### [Exercise]
With pictures excluded, give again exactly the lines running from the one holding "Aerial view of" through the end of the listing below.

### [Dataset content]
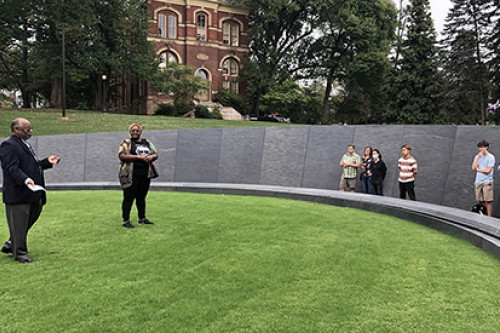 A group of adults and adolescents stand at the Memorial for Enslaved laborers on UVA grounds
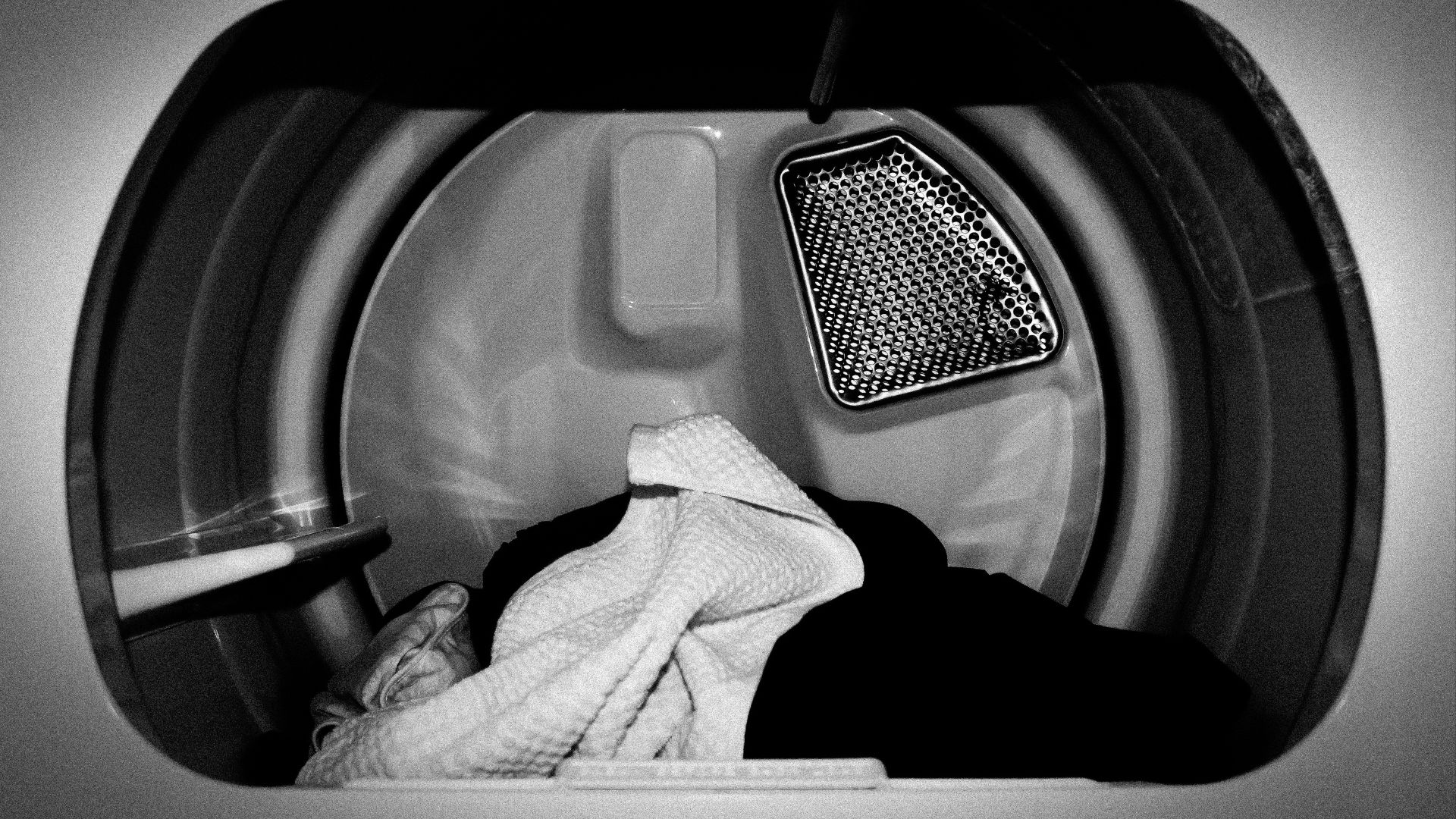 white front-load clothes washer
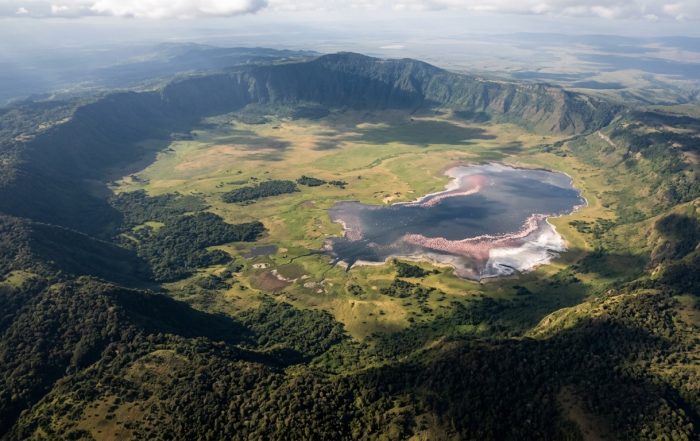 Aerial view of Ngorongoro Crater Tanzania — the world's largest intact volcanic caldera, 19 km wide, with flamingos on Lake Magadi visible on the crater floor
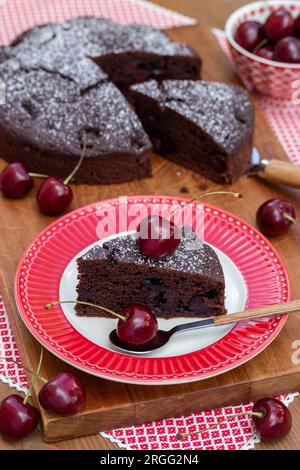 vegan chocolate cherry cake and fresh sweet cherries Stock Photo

### [Solution to this problem]
 Aerial view of Ngorongoro Crater Tanzania — the world's largest intact volcanic caldera, 19 km wide, with flamingos on Lake Magadi visible on the crater floor
 vegan chocolate cherry cake and fresh sweet cherries Stock Photo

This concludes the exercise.